Tuesday, May 01, 2007
The female half of UIC's resident breeding pair of peregrine falcons:
And the million-dollar lake-and-downtown view from their nest, 28 stories above the West Side, facing the (in)famous Chicago Circle where I-94, 90, and 290 converge in an ill-conceived, stroke-inducing knot:
Italian peregrine falcons - live streaming video
I got to visit the peregrines at UIC today. Picture forthcoming.

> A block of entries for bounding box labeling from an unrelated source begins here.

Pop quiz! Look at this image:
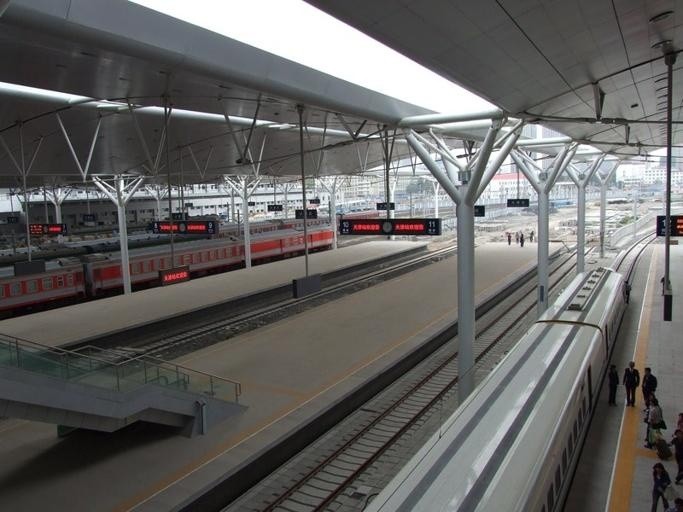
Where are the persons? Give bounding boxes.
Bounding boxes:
[659,274,671,296]
[506,230,534,247]
[607,357,683,512]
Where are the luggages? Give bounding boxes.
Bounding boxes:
[654,431,672,460]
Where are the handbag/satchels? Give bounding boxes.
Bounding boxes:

In spring, a young worm's fancy lightly turns to thoughts of love
In the garden this morning: earthworms doing it!! It was hilarious - they were each halfway out of a hole in the dirt, with those thickened part of their bodies aligned and touching. Then I accidentally startled them and they separated and zipped back down their respective holes like teenagers when the parents come home.
Also, next door: squirrels doing the vertical tango on a tree trunk. Who says romance is dead?
In the yard: our second brown thrasher of the season (flinging mulch everywhere), and a rose-breasted grosbeak. Also, the white-crowned sparrows have arrived.
I've finally cleaned off the desk in the guest room and now have a place to study that is away from the usual house activity. Now if only I could clean out my brain as easily. Tomorrow is May 2. MAY 2!!!! Two freaking months. I'm doomed.